Mariana Enríquez’s THINGS WE LOST IN THE FIRE
- Imprint: Hogarth
- On sale: February 21, 2017
- Price: $24.00
- Pages: 208
- ISBN: 9780451495112
Mariana Enríquez’s THINGS WE LOST IN THE FIRE (Hogarth; February 21, 2017) is an arresting collection of short stories by an exciting, new international talent. Reminiscent of Shirley Jackson and Julio Cortázar, THINGS WE LOST IN THE FIRE brings modern Argentina to vibrant life as a place where shocking inequality, violence, and corruption are the law of the land, and where military dictatorship and legions of desaparecidos loom large in the collective memory. Asking vital questions of the world as we know it, this unnerving debut signals the arrival of an astonishing and necessary voice in contemporary fiction.
Throughout THINGS WE LOST IN THE FIRE, Enríquez introduces us to a cast of compelling characters who find themselves grappling with the social and political fabric of Argentina, imbued with surreality and classic horror tropes.
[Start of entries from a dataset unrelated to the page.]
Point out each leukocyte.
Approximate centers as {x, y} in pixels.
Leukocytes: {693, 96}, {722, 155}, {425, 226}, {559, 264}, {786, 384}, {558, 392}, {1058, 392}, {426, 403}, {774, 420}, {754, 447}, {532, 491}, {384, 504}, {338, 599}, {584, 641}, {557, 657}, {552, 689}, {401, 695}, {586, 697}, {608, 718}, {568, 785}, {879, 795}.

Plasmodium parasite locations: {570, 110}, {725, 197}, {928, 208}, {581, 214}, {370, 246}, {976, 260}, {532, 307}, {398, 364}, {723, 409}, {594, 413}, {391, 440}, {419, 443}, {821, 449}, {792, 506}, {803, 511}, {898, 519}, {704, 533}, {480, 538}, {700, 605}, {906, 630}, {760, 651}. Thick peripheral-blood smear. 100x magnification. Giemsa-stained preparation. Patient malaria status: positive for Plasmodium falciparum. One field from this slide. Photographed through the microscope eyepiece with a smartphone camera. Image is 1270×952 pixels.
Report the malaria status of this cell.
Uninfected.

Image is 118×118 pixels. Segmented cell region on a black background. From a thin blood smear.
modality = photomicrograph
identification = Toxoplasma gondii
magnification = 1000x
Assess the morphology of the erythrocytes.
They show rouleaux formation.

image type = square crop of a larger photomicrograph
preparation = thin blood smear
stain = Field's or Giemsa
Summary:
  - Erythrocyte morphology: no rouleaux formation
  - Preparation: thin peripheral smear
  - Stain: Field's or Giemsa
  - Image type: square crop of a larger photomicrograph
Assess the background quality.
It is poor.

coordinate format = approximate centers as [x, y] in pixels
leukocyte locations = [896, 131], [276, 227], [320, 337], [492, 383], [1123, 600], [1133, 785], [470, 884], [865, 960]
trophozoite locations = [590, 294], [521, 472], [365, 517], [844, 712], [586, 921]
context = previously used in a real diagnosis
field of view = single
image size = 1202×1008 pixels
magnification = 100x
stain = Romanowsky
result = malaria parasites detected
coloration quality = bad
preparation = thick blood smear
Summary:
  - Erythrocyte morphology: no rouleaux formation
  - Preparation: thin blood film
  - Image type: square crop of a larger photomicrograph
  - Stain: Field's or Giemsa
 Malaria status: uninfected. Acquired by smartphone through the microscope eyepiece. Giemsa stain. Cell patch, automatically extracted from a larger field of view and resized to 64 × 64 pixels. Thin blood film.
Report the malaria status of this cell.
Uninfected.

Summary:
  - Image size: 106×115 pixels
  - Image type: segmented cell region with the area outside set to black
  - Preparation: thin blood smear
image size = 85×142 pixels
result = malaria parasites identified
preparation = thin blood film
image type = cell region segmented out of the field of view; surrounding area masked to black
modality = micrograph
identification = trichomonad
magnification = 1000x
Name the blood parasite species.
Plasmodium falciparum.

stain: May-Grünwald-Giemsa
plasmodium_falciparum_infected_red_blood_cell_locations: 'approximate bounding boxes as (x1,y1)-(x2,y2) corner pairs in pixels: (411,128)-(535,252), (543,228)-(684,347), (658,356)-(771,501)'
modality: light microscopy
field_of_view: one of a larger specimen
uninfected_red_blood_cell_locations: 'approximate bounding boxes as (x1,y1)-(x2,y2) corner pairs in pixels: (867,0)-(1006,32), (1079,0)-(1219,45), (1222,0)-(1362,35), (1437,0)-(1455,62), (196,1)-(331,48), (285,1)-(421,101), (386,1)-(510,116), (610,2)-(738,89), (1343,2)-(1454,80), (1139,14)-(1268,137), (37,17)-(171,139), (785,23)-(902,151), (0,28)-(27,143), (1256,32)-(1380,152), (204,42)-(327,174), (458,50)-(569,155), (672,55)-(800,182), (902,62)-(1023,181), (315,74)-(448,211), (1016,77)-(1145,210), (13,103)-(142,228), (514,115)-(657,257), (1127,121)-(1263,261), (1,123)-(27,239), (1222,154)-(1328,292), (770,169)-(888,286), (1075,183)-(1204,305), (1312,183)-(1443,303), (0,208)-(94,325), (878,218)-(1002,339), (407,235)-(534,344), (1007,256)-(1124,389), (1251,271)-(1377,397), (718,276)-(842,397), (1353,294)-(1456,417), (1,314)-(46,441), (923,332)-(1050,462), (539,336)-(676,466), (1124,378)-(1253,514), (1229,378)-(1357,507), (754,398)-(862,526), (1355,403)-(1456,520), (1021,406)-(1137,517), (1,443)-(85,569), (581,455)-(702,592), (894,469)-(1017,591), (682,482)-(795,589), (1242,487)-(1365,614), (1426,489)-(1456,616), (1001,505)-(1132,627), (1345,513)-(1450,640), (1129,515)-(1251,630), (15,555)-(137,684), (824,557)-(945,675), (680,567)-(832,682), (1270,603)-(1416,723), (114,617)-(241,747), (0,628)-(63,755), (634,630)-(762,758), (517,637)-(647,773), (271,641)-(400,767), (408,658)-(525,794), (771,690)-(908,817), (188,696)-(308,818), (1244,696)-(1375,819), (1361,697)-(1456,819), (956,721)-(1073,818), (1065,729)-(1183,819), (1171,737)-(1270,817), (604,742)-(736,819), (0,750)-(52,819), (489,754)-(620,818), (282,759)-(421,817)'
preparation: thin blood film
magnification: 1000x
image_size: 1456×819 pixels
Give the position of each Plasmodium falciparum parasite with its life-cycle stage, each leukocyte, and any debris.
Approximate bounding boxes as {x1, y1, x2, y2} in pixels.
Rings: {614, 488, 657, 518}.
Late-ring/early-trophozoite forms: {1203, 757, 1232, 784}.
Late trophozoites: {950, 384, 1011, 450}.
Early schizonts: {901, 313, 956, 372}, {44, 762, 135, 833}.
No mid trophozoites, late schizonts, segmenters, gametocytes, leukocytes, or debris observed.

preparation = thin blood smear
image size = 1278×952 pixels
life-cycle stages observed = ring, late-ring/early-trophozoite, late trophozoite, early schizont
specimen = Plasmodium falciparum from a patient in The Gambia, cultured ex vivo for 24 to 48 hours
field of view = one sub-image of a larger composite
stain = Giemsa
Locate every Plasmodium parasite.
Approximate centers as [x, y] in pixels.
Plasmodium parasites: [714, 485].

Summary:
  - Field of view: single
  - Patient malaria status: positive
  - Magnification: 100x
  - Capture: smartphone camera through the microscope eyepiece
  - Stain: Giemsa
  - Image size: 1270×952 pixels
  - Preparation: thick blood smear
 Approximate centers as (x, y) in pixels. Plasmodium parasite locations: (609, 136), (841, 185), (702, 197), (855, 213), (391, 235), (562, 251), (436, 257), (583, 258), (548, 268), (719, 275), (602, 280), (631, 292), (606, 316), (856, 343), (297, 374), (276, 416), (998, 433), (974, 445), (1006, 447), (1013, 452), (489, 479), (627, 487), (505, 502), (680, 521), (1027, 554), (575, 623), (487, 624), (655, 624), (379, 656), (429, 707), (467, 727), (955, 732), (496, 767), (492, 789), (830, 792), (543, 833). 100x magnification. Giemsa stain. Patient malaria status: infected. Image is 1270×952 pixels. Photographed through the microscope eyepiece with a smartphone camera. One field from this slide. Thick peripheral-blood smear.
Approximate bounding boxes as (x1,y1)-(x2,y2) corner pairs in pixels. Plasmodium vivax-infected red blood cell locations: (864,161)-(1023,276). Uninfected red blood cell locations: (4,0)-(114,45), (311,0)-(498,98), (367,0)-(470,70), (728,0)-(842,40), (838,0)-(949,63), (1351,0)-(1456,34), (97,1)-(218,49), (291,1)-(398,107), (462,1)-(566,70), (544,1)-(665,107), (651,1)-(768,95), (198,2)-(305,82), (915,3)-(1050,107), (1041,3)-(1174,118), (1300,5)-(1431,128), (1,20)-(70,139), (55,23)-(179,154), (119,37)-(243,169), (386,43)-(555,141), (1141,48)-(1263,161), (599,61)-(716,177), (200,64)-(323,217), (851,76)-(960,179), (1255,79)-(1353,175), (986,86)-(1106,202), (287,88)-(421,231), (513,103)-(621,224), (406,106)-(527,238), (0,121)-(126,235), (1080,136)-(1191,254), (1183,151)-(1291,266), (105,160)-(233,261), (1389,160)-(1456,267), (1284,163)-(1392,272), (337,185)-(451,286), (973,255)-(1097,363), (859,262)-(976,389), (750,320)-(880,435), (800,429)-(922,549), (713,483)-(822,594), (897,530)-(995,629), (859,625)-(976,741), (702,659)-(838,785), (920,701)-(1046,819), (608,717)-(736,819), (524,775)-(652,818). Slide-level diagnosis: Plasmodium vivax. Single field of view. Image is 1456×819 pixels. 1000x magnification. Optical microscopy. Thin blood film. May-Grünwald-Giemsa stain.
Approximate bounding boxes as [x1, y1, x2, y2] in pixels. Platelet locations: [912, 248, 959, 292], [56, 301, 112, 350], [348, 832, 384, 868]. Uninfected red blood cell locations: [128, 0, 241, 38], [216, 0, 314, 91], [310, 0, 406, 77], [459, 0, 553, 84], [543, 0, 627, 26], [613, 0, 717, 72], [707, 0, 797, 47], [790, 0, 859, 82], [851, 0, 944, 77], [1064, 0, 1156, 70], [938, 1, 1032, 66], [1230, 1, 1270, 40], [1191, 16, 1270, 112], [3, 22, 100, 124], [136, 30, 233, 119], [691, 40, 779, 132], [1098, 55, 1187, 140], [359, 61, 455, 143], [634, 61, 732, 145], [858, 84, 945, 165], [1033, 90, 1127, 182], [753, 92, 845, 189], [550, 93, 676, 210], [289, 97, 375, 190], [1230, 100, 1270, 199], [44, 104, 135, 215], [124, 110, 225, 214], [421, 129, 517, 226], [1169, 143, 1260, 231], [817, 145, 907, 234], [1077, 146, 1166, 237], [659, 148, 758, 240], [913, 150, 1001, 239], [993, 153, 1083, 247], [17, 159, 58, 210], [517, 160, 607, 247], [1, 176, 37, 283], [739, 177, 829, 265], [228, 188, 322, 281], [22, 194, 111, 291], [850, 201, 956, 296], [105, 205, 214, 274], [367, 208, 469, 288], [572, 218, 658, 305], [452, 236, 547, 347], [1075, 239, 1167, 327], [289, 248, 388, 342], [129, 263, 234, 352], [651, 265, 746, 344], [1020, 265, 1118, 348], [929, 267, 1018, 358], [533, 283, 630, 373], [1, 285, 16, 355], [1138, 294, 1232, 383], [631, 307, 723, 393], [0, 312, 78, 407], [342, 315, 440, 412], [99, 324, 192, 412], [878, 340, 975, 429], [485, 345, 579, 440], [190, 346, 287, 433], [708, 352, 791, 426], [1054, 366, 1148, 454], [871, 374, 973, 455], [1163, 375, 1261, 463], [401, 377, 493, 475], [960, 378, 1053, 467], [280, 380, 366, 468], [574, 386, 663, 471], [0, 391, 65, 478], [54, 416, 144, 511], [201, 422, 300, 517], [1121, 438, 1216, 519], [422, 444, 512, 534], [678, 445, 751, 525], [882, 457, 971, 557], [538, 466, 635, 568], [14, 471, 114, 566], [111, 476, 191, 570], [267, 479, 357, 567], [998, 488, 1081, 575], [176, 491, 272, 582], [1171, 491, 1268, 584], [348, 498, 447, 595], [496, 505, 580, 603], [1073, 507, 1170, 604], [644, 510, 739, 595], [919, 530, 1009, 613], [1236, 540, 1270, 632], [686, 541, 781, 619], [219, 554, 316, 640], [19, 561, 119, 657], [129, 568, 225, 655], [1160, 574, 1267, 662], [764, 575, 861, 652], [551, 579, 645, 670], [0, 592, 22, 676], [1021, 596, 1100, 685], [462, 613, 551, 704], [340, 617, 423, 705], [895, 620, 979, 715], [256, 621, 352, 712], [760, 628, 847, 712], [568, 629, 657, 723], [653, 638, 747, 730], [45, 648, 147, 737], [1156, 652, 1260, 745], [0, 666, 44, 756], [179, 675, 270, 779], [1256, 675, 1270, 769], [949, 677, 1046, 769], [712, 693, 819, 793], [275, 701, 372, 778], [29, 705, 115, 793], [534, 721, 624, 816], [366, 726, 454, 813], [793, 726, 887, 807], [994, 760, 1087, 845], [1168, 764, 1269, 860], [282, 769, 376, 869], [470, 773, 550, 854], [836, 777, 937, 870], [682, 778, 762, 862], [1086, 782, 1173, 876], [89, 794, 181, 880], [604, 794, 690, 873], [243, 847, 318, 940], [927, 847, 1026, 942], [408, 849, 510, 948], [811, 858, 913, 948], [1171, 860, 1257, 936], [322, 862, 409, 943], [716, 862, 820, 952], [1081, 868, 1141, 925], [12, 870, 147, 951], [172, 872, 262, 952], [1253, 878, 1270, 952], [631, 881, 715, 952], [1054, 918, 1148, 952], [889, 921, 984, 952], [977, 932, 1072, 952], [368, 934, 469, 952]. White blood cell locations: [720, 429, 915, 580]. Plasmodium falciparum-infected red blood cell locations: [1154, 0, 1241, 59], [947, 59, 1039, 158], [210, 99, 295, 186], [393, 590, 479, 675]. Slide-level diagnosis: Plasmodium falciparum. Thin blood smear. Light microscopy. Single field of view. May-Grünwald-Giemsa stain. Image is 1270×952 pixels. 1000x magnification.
In these twelve tales, we meet street kids and social workers, hikikomori and practitioners of black magic. There is a young professional who encounters a homeless woman and her son begging for change outside her building—when they suddenly stop appearing, she can’t help but connect this to the story of a decapitated little boy she sees on the news. A group of teenage girls begin an innocent experiment with drugs, but their friendship turns dangerous as they dare each other to continually up the stakes. A family opens a tourist hotel on the site of a former secret police barracks, where their guests get more than they bargained for on a trip to the country. When a pop star who rose from the slums turns up dead, his obsessive fans gather to dig up his body. And in the title story, as a protest against domestic violence, women begin to set themselves on fire in public.
Darkly entertaining and brilliantly subversive, Enríquez’s collection of stories delivers bold originality. Macabre, disturbing, and magnificently composed, THINGS WE LOST IN THE FIRE is not to be missed.